Partager la publication "Témoignages de Gazaouis : La survie qui s’organise au jour le jour dans l’enfer de Gaza – partie 570 / 8-9.11 – Les femmes de Deir al-Balah au bord de la vie"
Brigitte Challande, 10 novembre 2025. – Récit de deux ateliers de soutien psychologique pour les femmes ; le 8 novembre : entre la douleur du déplacement et l’espoir de survivre, et le 9 novembre : la lutte contre le sentiment d »insécurité.

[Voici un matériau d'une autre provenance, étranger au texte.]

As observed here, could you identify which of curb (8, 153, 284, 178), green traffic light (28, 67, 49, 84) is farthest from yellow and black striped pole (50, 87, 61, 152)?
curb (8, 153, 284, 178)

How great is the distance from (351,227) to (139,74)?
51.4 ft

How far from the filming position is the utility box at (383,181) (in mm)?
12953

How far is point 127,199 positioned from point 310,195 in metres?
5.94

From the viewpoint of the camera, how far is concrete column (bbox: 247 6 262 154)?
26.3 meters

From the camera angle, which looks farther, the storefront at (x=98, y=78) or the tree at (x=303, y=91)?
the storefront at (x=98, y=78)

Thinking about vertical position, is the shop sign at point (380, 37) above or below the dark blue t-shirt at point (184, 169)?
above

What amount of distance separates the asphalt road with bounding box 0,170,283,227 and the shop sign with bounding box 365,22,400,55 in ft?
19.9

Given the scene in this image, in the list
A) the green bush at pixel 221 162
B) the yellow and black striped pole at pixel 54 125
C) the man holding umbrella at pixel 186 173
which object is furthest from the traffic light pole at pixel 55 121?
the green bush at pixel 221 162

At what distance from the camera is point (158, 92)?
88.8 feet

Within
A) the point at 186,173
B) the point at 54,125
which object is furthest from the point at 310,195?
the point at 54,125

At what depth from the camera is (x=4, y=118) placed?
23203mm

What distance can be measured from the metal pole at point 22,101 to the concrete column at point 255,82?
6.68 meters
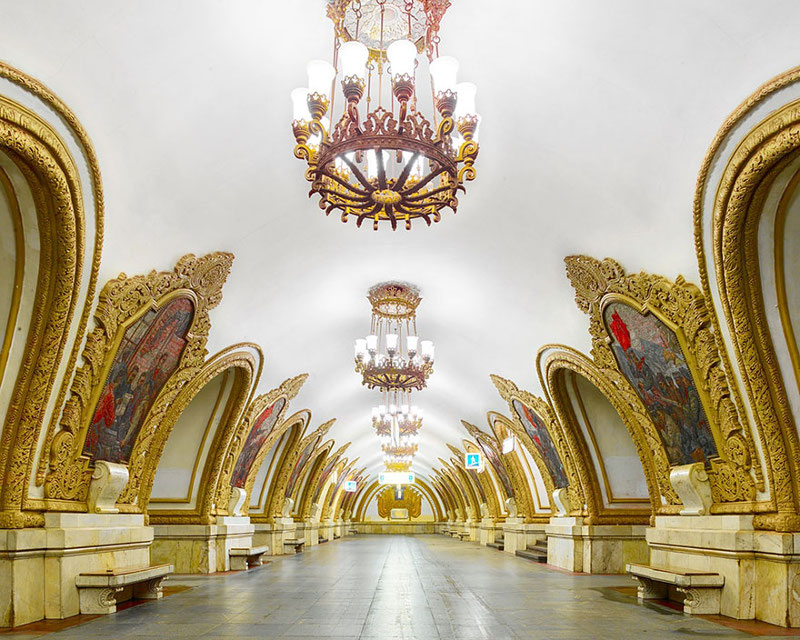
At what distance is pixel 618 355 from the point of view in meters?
9.46

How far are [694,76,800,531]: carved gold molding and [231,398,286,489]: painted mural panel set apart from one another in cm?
931

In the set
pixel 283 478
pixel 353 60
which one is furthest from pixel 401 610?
pixel 283 478

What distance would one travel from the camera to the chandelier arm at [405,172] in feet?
15.9

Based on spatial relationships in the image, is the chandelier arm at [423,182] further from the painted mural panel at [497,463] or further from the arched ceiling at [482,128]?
the painted mural panel at [497,463]

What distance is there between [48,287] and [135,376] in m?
2.28

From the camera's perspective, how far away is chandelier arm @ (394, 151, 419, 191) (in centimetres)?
484

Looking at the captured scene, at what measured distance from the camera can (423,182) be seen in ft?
16.8

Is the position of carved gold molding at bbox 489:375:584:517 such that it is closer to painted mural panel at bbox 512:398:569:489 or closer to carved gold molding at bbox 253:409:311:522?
painted mural panel at bbox 512:398:569:489

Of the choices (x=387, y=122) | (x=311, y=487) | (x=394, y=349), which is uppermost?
(x=387, y=122)

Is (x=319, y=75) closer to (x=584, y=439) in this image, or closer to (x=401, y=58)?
(x=401, y=58)

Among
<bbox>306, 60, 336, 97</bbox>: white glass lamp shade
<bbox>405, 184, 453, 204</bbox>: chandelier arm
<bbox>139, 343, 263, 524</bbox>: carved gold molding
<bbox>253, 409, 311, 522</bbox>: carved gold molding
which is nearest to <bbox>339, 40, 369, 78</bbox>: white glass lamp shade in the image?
<bbox>306, 60, 336, 97</bbox>: white glass lamp shade

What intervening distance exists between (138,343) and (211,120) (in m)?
3.19

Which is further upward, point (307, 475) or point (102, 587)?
point (307, 475)

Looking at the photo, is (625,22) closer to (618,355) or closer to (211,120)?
(211,120)
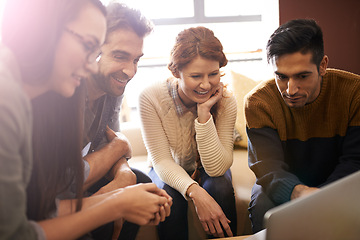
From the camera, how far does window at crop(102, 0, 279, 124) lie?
2082 mm

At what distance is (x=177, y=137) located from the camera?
1086 millimetres

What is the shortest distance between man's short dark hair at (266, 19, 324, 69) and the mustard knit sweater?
134 millimetres

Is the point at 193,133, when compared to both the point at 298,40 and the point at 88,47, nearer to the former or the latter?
the point at 298,40

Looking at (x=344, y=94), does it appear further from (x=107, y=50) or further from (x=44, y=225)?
(x=44, y=225)

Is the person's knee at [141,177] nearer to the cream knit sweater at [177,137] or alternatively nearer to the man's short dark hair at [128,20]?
the cream knit sweater at [177,137]

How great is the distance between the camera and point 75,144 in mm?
563

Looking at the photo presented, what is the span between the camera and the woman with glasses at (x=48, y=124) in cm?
41

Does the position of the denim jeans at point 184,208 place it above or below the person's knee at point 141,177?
below

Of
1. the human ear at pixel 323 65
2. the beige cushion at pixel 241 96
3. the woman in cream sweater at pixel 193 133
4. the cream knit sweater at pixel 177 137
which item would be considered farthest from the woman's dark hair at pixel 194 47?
the beige cushion at pixel 241 96

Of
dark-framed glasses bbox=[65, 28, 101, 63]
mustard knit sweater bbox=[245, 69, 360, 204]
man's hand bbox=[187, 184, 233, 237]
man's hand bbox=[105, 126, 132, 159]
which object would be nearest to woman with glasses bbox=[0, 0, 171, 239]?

« Au cœur de la région centrale, à l’ouest de Deir al-Balah, là où les tentes s’étendent comme des blessures ouvertes sur la terre, les femmes déplacées vivent une réalité brutale qui ne convient ni à leur dignité ni à leur féminité, épuisées par la misère. Depuis des mois, elles font face à des déplacements répétés qui ont transformé leur existence en une suite ininterrompue d’exils. D’un lieu à un autre, d’une peur à une autre, d’une tente usée à une autre encore plus étroite et plus glaciale. Ici, dans le camp Al-Asdiqaa, les journées se ressemblent au point qu’il devient difficile de distinguer le jour de la nuit, et les femmes deviennent des icônes de patience, dissimulées derrière un lourd silence et des visages qui ont perdu toute trace de sérénité. Elles vivent encore dans des tentes qui s’effondrent au moindre vent, incapables de retourner dans leurs maisons désormais réduites en décombres ou situées dans des zones inhabitables.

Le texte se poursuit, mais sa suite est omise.